我想重新初始化我正在使用/下载的 LLaMA v2 模型的权重。我浏览了所有文档和他们的 HF 代码中的源代码：

https://github.com/huggingface/transformers/blob/main/src/transformers/models/llama/modeling_llama.py#L721
https://github.com/huggingface/transformers/blob/main/src/transformers/modeling_utils.py#L1154
https://github.com/huggingface/transformers/blob/main/src/transformers/models/llama/modeling_llama.py#L809
https://github.com/huggingface/transformers/blob/main/src/transformers/models/llama/modeling_llama.py#L721
文档 https://huggingface.co/docs/transformers/main/model_doc/llama#transformers.LlamaModel
以及两者都没有提到如何准确初始化模型或任何层 llamav1 https://arxiv.org/pdf/2302.13971.pdf 和 llamav2 https://arxiv.org/pdf/2307.09288.pdf 的论文（可能是由于商业机密？
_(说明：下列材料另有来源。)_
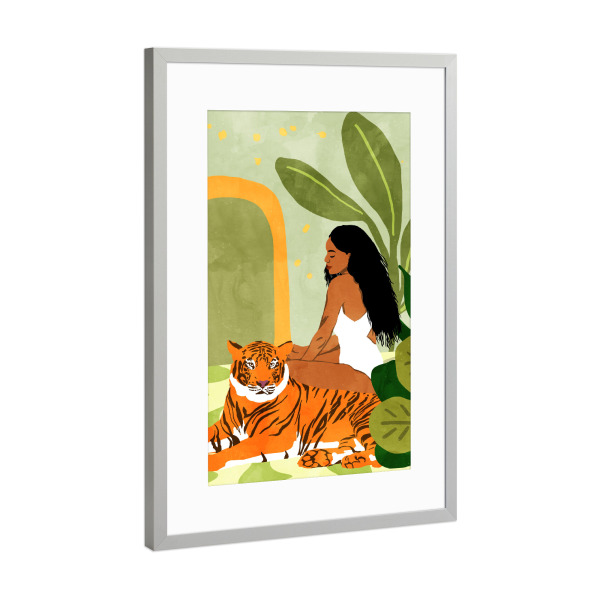 Poster mit Rahmen Silber "Nur du und ich" artboxONE - Tiere,Menschen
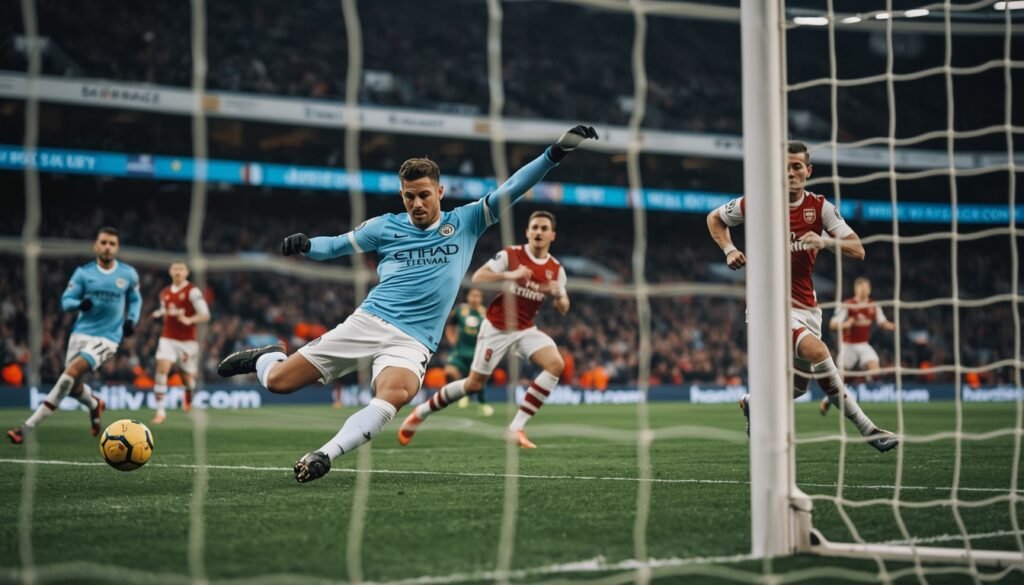 Nico O'Reilly convierte el primer gol del Manchester City
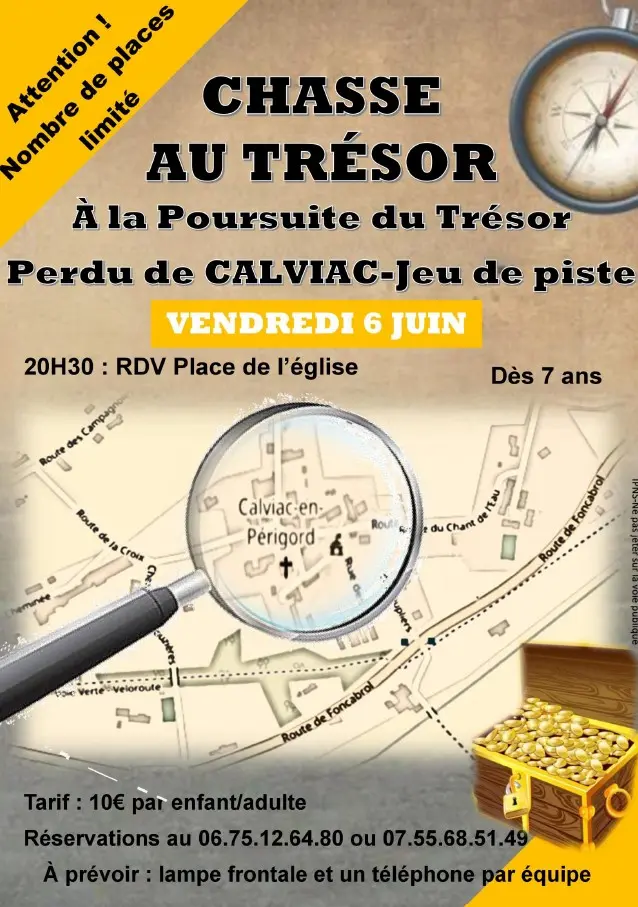 Chasse au trésor Calviac 6 Juin 2025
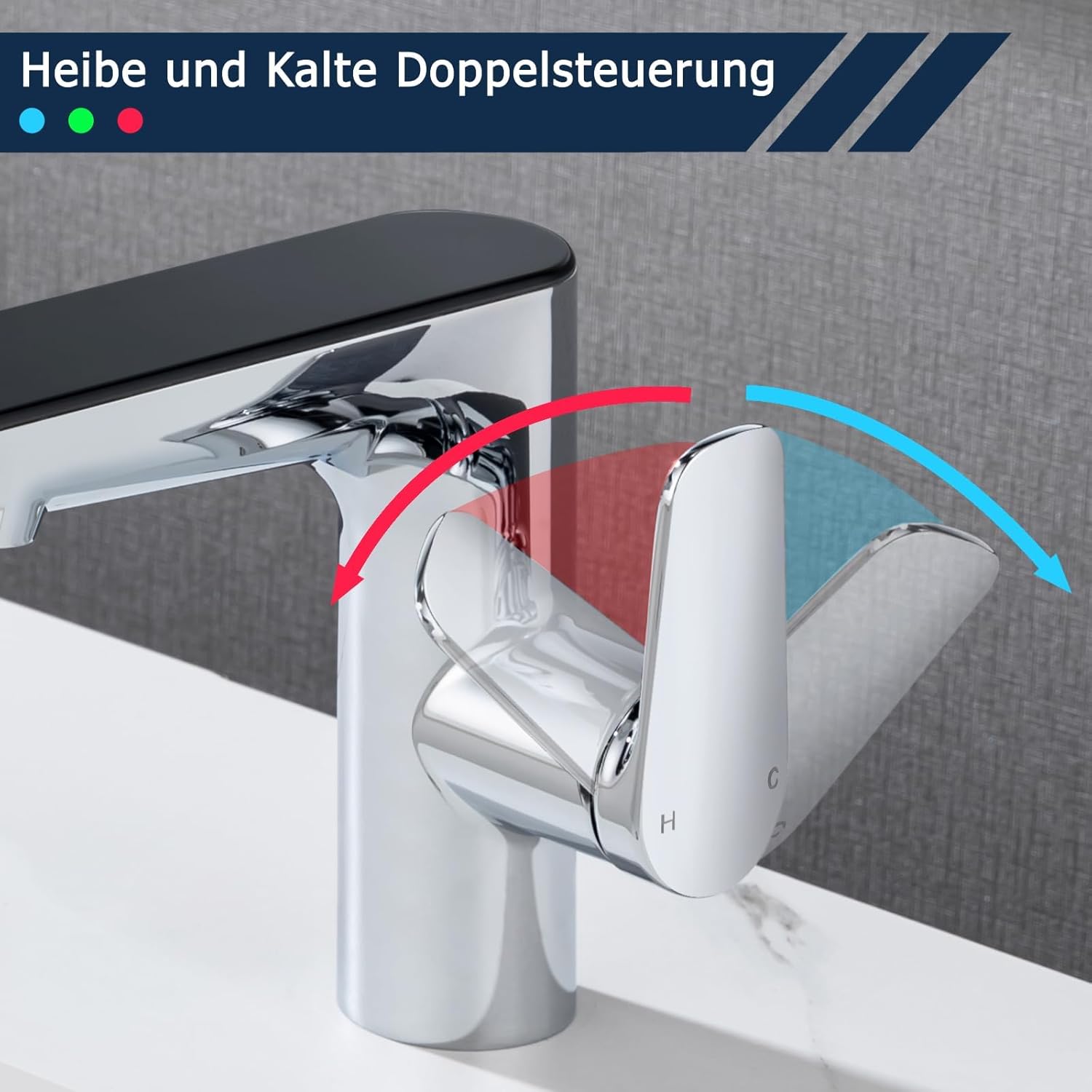 Detbom Rubinetto Lavabo Smart con Display LED - immagine 3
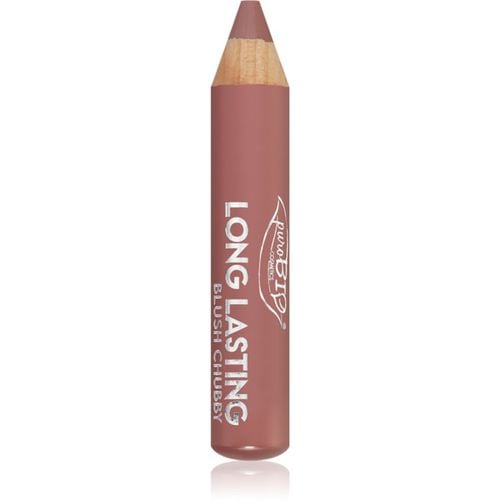 Long Lasting Chubby colorete en lápiz tono 022L Nude 3,3 g - puroBIO Cosmetics - Modalova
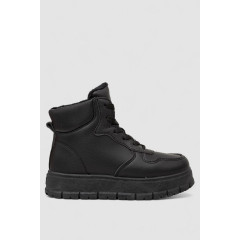 Кроссовки женские зимние на меху, цвет черный, 248RBL5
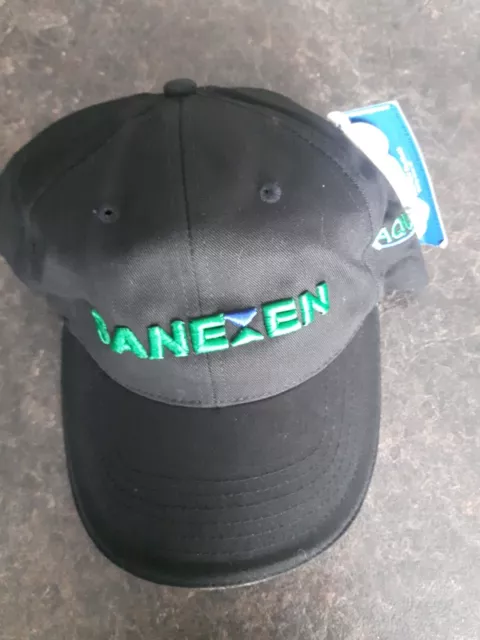 Sanexen Aqua Pipe Black Hat Adjustable Baseball Cap NWT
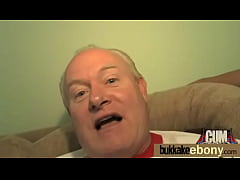 Play MP4 - Ebony gets fucked in all holes by a group of white dudes 14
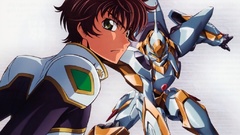 Anime Lancelot brunettes Robots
尝试了非常简单的测试，即遍历模块/参数并根据其代码的建议重新初始化，并在权重规范发生变化时打印。它从未改变过，所以如果 pytorch HF 模型中有一些突变保护，那么 idk。我可能做错了什么吗？

import torch
from transformers import AutoModelForCausalLM, AutoConfig 
import torch.nn as nn

def main_reinit_model():
    """
    ref: https://stackoverflow.com/questions/76971761/how-to-adapt-llama-v2-model-to-less-than-7b-parameters
    ref: https://github.com/huggingface/transformers/blob/main/src/transformers/models/llama/modeling_llama.py#L721
    ref: https://chat.openai.com/c/977d0cb0-b819-48ac-be5c-6e482ad5e518 
    """
    print('Starting to reinitialize the model...')
    # Load the pretrained LLaMA v2 config
    config = AutoConfig.from_pretrained("meta-llama/Llama-2-7b-hf")
    # print(f'config: {config} {type(config)}')
    # Print the original number of parameters 
    model = AutoModelForCausalLM.from_config(config) 
    # put model on device cuda
    model = model.to('cuda')
    # print the model's device
    print(f'{model.device=}')
    # print(f'{model=}')
    # print("Original number of parameters:", sum(p.numel() for p in model.parameters()))
    # go through all parameters and compute the l1 norm and sum it then print it
    norm_model = sum(p.norm(1) for p in model.parameters())
    # loop through modules of model and reinitialize weights with normal_mean, 0.02 
    print(f'{norm_model=}')
    """
    go through model and print all laters
    """
    # model.init_weights()  # didn't work
    # model._init_weights(module)  # didn't work needs module
    # for name, param in model.named_parameters():
    #     model._init_weights(param)
    # model.post_init()
    reinitialize_weights(model)
    # model._initialize_weights(module)  # didn't work needs module
    # for name, param in model.named_parameters():
    #     print(f'{name=} {param.shape=}')
    norm_model = sum(p.norm(1) for p in model.parameters())
    print(f'{norm_model=}')

def reinitialize_weights(model) -> None:
    for module in model.modules():
        if isinstance(module, nn.Linear):
            nn.init.normal_(module.weight, mean=0, std=0.02)
            if module.bias is not None:
                nn.init.constant_(module.bias, 0)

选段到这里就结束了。